• What you are asked to do
Please reproduce a part of the ext4 patch thread below word for word, beginning at the words "I have two big" and stopping after the words "to big-endian systems?".

• Given passage
◇ ◇ ◇
Subject: Re: [PATCH] ext4: fix a big-endian bug when an extent is zeroed out

On Wed, Apr 03, 2013 at 06:22:04PM +0800, Zheng Liu wrote:
> Subject: [PATCH] ext4: fix a big-endian bug when an extent is zeroed out
>
> From: Zheng Liu <[email protected]>
>
> When an extent was zeroed out, we forgot to do convert from cpu to le16.
> It could make us hit a BUG_ON when we try to write dirty pages out. So
> fix it.
>
> Signed-off-by: Zheng Liu <[email protected]>

Thanks for finding this! I think we should push this to Linus right
away, and not wait for the next merge window. The bug has been here
for a long time, but it was unmasked by the fact that we unbroke
extent zeroing in 3.9-rcX.

I have two big questions. (1) Shouldn't Eric Whitney have picked this
up with his ARM pandaboard testing, since IIRC it's big-endian as
well? If not, is there something we can do to improve our testing wrt
to big-endian systems?

And (2) does it make sense to have an inline function
ext4_ext_set_len(len)? It might save some lines of code, but more
importantly, it might make it less likely that we will overlook this
sort of bug in the future.

- Ted

2013-04-03 12:29:59

by Dmitry Monakhov

[permalink] [raw]

Subject: Re: [PATCH] ext4: fix a big-endian bug when an extent is zeroed out

On Wed, 3 Apr 2013 08:20:58 -0400, Theodore Ts'o <[email protected]> wrote:
> On Wed, Apr 03, 2013 at 06:22:04PM +0800, Zheng Liu wrote:
> > Subject: [PATCH] ext4: fix a big-endian bug when an extent is zeroed out
> >
> > From: Zheng Liu <[email protected]>
> >
> > When an extent was zeroed out, we forgot to do convert from cpu to le16.
> > It could make us hit a BUG_ON when we try to write dirty pages out. So
> > fix it.
> >
> > Signed-off-by: Zheng Liu <[email protected]>
>
> Thanks for finding this! I think we should push this to Linus right
> away, and not wait for the next merge window. The bug has been here
> for a long time, but it was unmasked by the fact that we unbroke
> extent zeroing in 3.9-rcX.
◇ ◇ ◇
• Dataset content
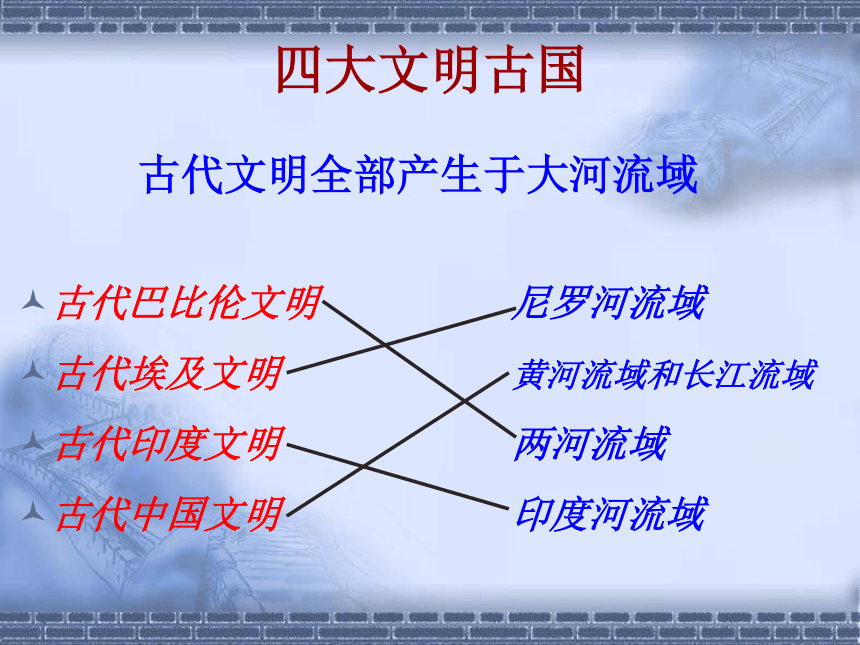 四大文明古国

古代文明全部产生于大河流域

古代巴比伦文明
古代埃及文明
古代印度文明
古代中国文明

尼罗河流域
黄河流域和长江流域
两河流域
印度河流域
◇ ◇ ◇
• Exercise solution
I have two big questions. (1) Shouldn't Eric Whitney have picked this
up with his ARM pandaboard testing, since IIRC it's big-endian as
well? If not, is there something we can do to improve our testing wrt
to big-endian systems?